# Problem:
Please state only how many lines in the entries below contain the string "camera". Case counts.

— Start Dataset records —

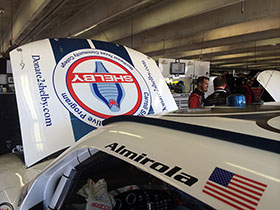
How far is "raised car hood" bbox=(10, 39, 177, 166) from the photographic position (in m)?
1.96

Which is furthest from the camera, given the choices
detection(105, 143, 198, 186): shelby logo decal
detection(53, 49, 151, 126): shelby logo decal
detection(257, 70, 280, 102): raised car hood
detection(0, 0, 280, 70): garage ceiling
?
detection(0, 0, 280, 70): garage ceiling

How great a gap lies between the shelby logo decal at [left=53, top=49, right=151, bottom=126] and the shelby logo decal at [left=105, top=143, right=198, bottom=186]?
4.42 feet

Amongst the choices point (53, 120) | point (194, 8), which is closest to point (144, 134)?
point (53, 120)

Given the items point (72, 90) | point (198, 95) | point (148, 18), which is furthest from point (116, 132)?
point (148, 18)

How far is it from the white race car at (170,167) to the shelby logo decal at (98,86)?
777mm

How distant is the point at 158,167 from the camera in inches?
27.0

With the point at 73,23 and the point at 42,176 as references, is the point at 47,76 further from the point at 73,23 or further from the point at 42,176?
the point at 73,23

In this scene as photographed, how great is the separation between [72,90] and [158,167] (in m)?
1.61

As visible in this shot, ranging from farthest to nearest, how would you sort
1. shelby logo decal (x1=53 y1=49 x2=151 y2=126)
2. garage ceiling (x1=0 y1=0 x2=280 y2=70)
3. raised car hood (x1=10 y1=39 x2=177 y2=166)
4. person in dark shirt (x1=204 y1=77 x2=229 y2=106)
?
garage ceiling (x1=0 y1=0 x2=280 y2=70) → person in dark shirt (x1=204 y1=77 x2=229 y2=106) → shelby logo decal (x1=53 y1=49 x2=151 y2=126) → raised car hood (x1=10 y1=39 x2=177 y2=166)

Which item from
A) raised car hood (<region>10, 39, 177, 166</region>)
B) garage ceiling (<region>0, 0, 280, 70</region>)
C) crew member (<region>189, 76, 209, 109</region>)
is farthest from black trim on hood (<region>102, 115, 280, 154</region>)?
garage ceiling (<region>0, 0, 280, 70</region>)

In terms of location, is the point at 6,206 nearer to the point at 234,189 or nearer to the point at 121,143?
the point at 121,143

— End Dataset records —
— Start Dataset records —

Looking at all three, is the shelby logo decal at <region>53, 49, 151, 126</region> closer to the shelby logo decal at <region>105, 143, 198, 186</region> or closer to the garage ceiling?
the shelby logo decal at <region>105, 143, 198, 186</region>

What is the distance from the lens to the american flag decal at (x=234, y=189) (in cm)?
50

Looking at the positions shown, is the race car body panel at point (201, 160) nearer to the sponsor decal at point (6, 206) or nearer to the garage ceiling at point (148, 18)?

— End Dataset records —

# Solution to this exercise:
2